>>>>
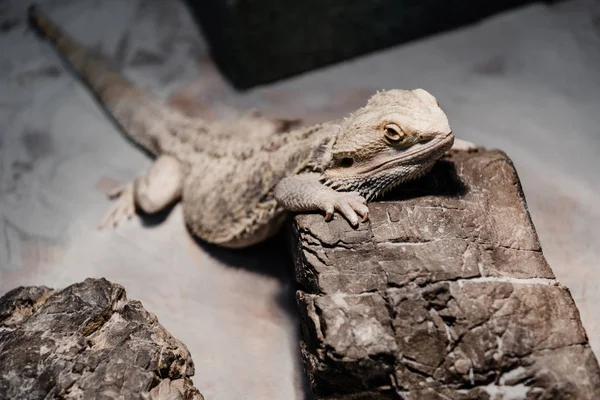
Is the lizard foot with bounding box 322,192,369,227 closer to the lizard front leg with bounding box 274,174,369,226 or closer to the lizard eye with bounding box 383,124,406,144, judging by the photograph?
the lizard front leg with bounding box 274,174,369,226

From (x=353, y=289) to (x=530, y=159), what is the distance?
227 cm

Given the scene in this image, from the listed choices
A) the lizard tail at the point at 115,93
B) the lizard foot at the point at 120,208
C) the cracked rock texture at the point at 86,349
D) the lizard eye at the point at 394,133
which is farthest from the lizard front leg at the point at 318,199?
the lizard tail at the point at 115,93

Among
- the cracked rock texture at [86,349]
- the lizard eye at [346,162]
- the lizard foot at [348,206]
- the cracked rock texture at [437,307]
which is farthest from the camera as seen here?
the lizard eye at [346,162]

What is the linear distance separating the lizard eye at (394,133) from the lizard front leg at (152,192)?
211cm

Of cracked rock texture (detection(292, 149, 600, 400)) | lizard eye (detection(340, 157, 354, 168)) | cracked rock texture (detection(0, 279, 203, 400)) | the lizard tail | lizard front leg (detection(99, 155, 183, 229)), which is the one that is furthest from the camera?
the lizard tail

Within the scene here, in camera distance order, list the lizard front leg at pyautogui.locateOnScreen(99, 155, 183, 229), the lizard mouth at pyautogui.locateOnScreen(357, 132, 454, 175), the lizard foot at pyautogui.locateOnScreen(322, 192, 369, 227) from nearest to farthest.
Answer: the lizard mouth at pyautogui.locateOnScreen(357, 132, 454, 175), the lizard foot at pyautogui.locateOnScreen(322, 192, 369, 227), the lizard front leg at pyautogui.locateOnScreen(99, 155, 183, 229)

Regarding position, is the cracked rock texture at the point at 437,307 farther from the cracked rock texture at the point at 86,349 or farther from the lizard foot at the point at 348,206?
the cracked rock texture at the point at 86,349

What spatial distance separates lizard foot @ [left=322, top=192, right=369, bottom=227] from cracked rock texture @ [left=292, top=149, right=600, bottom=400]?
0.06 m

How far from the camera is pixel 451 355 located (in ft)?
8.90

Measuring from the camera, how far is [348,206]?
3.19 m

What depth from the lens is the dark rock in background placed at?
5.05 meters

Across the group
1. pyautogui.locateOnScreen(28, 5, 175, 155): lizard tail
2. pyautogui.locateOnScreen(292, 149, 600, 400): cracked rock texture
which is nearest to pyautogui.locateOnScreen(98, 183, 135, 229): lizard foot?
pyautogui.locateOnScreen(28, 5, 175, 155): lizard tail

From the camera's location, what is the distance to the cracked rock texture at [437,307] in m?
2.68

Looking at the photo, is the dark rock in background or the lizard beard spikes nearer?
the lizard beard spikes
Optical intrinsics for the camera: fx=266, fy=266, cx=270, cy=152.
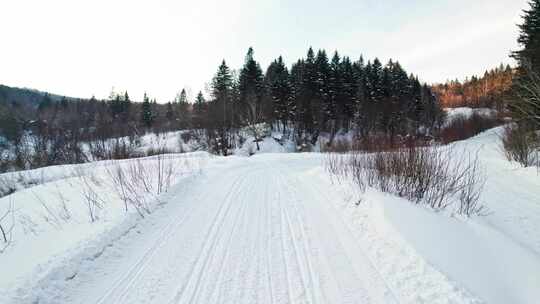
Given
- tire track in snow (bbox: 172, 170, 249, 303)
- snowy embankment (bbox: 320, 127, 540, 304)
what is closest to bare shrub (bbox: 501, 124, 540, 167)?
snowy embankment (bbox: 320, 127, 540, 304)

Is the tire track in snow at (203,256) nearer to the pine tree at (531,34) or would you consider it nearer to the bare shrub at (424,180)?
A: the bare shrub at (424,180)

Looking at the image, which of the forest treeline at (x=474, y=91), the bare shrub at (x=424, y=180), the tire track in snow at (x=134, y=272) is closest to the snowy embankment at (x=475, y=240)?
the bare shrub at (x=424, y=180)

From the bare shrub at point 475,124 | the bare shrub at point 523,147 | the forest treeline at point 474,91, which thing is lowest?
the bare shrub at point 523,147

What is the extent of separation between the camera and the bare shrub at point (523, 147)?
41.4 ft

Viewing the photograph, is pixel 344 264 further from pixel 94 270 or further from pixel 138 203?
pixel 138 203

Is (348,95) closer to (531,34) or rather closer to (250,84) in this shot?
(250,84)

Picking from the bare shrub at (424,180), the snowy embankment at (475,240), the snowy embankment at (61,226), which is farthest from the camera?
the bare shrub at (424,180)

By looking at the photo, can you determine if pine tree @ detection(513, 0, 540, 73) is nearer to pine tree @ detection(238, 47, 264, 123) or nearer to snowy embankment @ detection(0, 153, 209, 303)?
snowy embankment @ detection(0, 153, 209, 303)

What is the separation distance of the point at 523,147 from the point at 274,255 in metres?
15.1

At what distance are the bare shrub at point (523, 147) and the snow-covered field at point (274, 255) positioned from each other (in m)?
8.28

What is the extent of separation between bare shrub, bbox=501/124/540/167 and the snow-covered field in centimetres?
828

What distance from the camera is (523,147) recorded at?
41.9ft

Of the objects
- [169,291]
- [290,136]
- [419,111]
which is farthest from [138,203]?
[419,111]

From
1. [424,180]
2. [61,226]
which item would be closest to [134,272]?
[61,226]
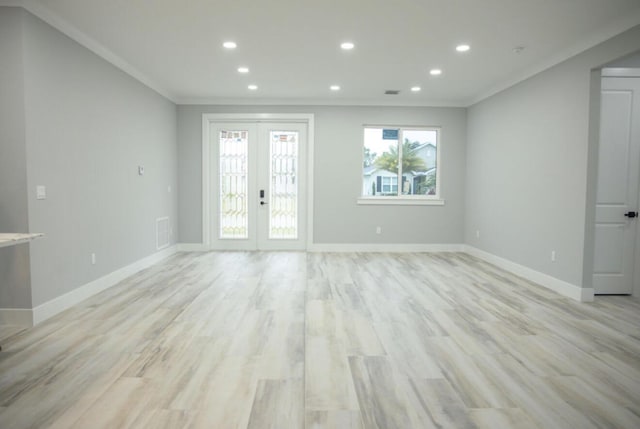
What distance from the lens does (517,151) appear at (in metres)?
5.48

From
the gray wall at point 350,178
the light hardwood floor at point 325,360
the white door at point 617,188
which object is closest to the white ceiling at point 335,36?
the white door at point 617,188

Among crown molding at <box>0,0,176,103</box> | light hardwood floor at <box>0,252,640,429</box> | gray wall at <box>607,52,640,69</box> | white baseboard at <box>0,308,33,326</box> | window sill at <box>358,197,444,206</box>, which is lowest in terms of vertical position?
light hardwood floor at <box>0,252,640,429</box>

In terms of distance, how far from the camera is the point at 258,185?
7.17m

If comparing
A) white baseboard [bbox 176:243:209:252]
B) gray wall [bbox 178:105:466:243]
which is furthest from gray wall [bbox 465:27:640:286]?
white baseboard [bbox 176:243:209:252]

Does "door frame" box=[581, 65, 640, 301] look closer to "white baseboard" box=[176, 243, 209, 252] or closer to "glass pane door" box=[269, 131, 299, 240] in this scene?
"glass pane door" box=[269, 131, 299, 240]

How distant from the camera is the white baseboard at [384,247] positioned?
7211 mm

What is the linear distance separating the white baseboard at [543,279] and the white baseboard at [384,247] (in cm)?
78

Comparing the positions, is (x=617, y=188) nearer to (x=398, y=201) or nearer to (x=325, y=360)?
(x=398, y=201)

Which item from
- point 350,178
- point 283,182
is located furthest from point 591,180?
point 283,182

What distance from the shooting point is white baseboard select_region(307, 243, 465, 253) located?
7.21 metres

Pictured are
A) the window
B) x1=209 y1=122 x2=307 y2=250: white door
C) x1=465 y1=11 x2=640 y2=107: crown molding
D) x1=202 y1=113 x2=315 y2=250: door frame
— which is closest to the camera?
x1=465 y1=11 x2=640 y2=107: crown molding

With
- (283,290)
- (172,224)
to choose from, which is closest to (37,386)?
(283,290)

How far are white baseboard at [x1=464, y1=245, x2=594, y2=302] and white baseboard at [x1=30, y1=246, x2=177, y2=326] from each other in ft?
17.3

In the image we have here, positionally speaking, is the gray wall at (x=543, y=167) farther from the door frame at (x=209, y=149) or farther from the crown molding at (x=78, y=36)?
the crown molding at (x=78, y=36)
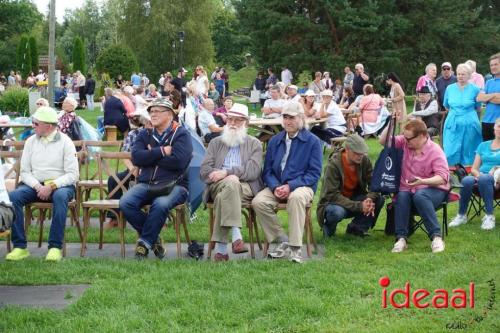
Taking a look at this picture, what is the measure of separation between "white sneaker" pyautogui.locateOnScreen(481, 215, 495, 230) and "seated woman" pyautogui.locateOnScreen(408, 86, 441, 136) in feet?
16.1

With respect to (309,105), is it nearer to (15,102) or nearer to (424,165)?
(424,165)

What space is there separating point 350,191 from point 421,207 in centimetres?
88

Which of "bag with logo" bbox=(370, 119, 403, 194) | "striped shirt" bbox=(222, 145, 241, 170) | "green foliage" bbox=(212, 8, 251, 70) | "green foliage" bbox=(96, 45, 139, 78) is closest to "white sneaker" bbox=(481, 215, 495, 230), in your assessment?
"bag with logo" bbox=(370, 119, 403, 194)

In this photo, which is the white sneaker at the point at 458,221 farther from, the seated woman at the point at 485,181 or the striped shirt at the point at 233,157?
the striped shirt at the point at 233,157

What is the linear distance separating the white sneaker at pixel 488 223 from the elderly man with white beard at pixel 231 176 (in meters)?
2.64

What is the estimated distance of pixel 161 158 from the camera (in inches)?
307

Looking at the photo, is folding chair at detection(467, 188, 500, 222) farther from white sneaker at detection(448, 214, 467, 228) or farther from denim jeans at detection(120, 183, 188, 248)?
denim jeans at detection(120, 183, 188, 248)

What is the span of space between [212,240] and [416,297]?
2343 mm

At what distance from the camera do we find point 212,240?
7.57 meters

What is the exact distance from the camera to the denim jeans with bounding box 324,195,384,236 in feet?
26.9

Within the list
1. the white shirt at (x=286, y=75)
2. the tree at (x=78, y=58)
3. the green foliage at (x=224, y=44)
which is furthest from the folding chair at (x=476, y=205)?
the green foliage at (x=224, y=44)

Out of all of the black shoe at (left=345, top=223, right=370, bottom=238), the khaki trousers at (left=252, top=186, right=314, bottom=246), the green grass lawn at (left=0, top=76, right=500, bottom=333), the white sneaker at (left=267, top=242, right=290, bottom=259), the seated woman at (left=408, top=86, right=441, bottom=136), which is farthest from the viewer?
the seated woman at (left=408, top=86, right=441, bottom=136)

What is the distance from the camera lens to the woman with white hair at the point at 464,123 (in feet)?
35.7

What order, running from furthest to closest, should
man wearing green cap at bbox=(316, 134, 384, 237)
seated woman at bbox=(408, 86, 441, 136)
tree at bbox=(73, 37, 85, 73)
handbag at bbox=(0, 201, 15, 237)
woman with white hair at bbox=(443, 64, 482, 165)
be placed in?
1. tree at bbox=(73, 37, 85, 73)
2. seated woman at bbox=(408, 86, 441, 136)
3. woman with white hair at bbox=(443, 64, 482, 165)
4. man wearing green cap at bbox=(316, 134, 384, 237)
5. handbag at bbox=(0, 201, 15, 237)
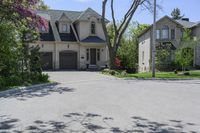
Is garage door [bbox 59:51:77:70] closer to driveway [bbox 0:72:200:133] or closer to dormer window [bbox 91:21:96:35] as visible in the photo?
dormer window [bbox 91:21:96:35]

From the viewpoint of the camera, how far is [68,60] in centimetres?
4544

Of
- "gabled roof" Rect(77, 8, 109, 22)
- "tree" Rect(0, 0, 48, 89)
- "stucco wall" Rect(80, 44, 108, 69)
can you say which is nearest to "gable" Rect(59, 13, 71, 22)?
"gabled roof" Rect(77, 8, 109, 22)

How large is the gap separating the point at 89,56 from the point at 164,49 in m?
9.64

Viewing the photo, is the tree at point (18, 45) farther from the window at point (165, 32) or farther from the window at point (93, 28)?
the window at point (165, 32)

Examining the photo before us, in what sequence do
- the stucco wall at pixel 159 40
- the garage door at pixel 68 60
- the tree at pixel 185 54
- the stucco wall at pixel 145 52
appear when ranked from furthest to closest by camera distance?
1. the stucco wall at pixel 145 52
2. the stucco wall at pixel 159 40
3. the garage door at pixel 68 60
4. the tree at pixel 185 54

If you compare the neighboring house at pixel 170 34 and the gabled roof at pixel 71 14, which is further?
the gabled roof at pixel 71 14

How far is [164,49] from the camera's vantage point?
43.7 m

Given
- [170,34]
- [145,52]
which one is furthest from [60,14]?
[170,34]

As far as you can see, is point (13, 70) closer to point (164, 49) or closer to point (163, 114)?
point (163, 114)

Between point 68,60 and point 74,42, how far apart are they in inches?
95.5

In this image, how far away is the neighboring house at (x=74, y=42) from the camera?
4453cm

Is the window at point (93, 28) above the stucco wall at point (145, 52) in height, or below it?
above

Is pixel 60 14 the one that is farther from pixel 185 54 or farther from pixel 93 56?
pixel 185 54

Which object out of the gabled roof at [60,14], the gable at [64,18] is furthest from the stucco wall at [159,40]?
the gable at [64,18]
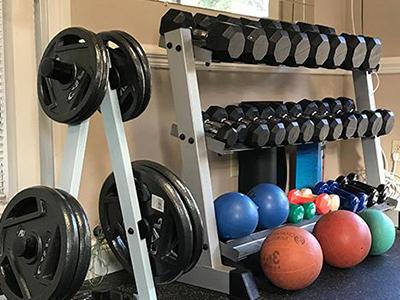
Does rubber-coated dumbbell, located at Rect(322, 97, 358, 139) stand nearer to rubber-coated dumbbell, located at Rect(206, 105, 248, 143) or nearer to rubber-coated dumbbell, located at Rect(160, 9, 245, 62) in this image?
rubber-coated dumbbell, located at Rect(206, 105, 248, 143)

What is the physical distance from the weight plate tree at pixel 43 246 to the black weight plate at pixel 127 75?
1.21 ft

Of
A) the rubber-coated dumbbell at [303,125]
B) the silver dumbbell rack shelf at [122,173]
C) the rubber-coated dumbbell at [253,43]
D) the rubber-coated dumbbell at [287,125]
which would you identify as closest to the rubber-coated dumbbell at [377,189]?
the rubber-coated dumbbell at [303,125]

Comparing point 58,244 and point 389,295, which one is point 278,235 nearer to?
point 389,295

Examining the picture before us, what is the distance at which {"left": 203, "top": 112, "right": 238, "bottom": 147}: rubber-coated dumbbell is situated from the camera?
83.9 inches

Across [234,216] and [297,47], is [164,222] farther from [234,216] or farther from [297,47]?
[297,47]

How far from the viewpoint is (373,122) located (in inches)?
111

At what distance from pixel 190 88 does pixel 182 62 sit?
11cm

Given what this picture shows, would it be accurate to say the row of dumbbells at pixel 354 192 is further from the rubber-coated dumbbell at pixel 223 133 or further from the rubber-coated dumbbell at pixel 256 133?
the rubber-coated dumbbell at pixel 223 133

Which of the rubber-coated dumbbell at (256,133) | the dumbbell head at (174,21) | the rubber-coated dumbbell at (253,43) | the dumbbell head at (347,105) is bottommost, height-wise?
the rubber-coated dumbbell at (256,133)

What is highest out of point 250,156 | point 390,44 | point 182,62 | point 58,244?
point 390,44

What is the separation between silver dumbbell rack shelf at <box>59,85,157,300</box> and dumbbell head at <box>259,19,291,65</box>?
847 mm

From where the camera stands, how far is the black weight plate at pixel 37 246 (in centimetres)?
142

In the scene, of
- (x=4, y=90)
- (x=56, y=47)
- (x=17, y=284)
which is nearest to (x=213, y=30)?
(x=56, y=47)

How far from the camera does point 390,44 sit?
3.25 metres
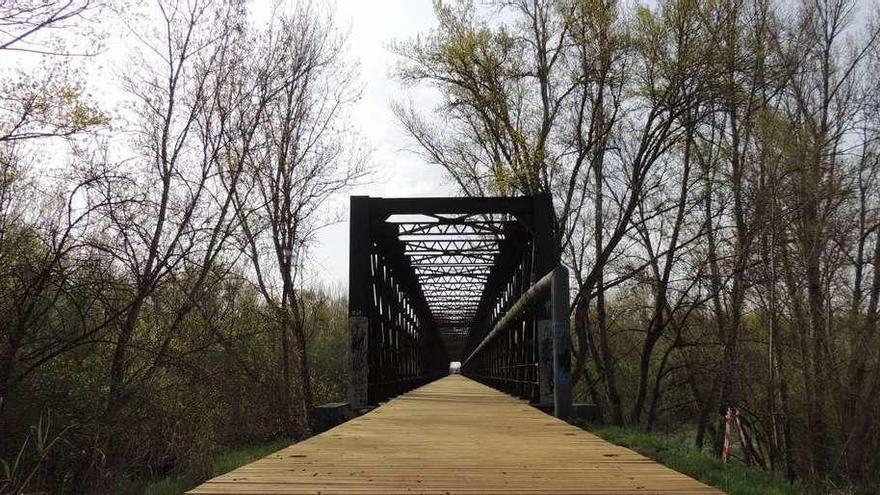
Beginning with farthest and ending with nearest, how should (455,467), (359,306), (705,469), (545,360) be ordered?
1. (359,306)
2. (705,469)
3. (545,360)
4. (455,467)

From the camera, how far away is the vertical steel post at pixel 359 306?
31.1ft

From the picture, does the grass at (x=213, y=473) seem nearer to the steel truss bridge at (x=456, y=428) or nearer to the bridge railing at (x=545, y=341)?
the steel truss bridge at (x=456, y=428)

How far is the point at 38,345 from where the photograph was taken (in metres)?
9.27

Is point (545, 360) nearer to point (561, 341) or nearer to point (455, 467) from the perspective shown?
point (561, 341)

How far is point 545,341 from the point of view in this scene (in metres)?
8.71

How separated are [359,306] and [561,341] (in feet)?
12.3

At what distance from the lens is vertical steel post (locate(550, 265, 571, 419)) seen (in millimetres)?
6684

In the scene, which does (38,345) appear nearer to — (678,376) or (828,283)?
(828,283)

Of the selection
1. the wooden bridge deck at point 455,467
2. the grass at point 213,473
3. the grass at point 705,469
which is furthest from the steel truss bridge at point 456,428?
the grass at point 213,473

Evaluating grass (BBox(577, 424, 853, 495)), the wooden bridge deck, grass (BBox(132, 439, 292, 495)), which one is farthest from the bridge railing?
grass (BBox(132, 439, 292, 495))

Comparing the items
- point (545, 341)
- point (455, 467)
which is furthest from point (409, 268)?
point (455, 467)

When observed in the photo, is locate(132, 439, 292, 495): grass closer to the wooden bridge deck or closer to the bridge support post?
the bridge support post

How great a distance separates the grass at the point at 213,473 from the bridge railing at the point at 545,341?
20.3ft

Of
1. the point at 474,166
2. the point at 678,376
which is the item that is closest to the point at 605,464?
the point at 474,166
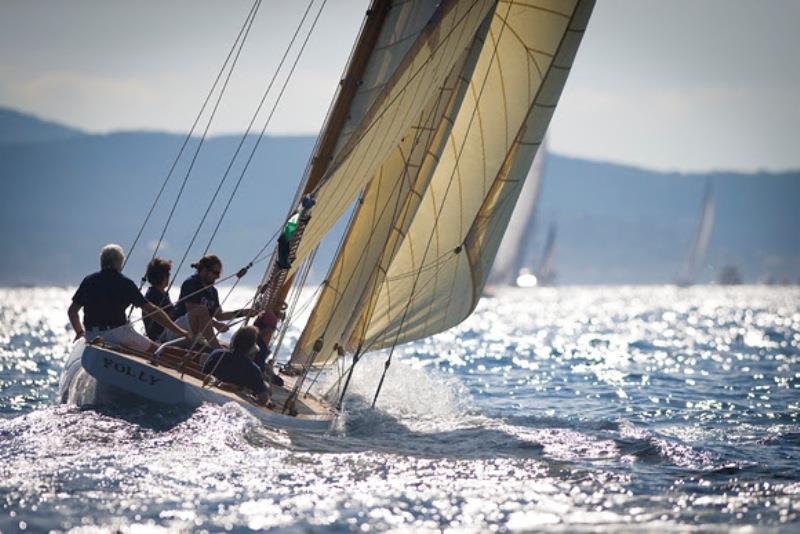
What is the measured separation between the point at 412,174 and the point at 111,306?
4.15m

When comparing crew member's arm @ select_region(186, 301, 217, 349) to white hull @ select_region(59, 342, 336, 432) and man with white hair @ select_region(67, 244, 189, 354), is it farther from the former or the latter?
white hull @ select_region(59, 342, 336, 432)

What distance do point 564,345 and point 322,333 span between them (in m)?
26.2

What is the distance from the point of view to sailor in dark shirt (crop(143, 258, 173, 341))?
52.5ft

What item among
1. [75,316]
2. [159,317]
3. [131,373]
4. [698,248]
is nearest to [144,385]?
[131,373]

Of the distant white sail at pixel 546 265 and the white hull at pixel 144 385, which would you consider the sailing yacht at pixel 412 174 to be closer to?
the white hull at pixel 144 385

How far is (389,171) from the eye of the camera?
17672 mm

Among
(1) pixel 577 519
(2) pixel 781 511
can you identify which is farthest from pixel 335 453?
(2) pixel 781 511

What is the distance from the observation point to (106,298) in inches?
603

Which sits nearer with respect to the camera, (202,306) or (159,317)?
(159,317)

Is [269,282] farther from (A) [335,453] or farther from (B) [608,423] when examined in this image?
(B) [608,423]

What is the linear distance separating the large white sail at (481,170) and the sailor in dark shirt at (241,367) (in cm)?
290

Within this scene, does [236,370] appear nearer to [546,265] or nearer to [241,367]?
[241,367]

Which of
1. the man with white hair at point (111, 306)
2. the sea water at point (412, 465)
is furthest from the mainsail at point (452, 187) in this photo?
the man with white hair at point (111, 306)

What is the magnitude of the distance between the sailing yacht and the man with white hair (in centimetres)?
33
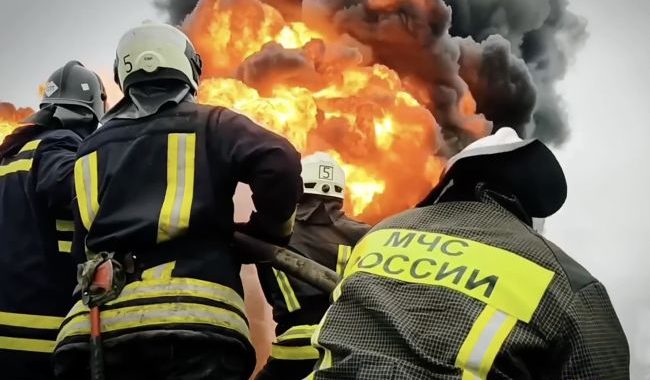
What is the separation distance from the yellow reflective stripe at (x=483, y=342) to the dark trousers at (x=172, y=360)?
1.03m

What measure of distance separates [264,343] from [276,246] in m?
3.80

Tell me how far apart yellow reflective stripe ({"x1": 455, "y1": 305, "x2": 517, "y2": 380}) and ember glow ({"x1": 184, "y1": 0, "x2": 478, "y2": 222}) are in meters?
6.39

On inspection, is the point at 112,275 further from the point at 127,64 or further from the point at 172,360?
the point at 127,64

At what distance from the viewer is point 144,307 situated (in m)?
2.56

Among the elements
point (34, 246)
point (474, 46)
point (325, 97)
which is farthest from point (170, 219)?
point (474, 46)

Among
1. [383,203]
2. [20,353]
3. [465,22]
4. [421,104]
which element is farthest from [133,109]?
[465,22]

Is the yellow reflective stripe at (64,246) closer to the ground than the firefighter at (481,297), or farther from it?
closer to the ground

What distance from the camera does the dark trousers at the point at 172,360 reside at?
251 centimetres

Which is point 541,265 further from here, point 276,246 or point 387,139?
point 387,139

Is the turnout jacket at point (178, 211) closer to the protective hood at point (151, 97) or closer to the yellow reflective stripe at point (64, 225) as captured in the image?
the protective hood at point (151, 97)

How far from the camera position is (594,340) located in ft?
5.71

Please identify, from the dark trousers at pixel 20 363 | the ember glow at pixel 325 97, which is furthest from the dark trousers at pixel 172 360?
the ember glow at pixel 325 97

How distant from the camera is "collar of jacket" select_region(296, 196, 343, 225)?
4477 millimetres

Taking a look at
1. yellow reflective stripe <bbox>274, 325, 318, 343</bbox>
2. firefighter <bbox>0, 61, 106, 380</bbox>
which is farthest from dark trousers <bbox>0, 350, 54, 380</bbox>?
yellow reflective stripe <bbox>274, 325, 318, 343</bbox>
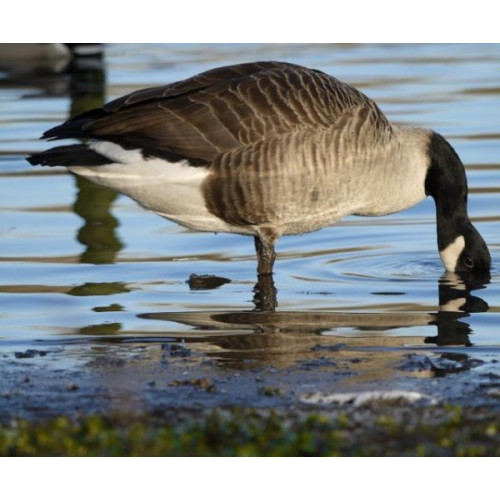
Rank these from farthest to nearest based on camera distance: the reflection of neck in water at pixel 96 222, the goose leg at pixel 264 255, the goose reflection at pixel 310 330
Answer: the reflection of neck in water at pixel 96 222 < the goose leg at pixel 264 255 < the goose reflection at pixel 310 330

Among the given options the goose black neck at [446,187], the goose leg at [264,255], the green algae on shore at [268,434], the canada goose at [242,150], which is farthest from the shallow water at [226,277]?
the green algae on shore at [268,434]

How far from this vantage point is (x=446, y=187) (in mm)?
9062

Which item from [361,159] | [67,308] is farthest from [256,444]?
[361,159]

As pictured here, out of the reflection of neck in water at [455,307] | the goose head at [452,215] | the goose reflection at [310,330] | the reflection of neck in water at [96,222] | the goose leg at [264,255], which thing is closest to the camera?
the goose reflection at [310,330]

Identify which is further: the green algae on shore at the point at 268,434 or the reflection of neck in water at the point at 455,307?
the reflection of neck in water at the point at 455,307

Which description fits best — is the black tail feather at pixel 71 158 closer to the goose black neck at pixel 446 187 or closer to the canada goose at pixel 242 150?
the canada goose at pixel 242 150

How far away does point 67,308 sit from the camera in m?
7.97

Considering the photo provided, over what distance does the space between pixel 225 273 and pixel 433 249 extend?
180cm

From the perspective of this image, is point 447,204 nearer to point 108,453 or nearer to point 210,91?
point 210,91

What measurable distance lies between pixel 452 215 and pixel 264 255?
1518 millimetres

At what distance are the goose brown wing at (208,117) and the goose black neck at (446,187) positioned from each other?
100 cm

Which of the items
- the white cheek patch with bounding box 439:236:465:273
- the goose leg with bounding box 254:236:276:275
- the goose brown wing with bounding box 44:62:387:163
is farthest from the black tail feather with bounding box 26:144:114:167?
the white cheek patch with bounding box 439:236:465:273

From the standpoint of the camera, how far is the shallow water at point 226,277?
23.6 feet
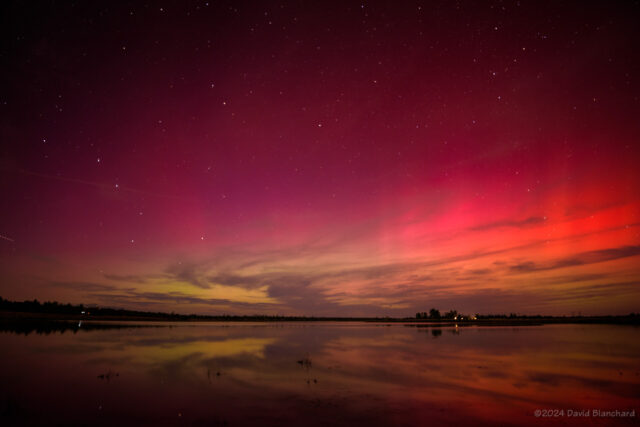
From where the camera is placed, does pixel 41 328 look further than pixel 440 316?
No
<<<<
:: Directive ::
Please quote the rows from their start through the line that contains "Answer: the lizard", including that line, and leave the pictures out of your answer.

:: Expected answer ::
Is the lizard foot with bounding box 322,192,369,227 closer to the lizard front leg with bounding box 274,174,369,226 or closer to the lizard eye with bounding box 383,124,406,144, judging by the photograph?
the lizard front leg with bounding box 274,174,369,226

From (x=353, y=289) to (x=530, y=159), what is the distance?
227 cm

Given the scene in this image, from the listed choices
A) the lizard tail at the point at 115,93
B) the lizard foot at the point at 120,208
C) the cracked rock texture at the point at 86,349
D) the lizard eye at the point at 394,133
which is farthest from the lizard front leg at the point at 318,199?
the lizard tail at the point at 115,93

Among
- the cracked rock texture at [86,349]
- the lizard eye at [346,162]
- the lizard foot at [348,206]
- the cracked rock texture at [437,307]
which is farthest from the camera as seen here?
the lizard eye at [346,162]

What is the linear distance separating the lizard eye at (394,133) from the lizard front leg at (152,192)?
211cm

Of cracked rock texture (detection(292, 149, 600, 400)) | lizard eye (detection(340, 157, 354, 168)) | cracked rock texture (detection(0, 279, 203, 400)) | the lizard tail | lizard front leg (detection(99, 155, 183, 229)), which is the one that is furthest from the camera?
the lizard tail

Within the scene here, in camera distance order, list the lizard front leg at pyautogui.locateOnScreen(99, 155, 183, 229), the lizard mouth at pyautogui.locateOnScreen(357, 132, 454, 175), the lizard foot at pyautogui.locateOnScreen(322, 192, 369, 227) from nearest to farthest.
Answer: the lizard mouth at pyautogui.locateOnScreen(357, 132, 454, 175), the lizard foot at pyautogui.locateOnScreen(322, 192, 369, 227), the lizard front leg at pyautogui.locateOnScreen(99, 155, 183, 229)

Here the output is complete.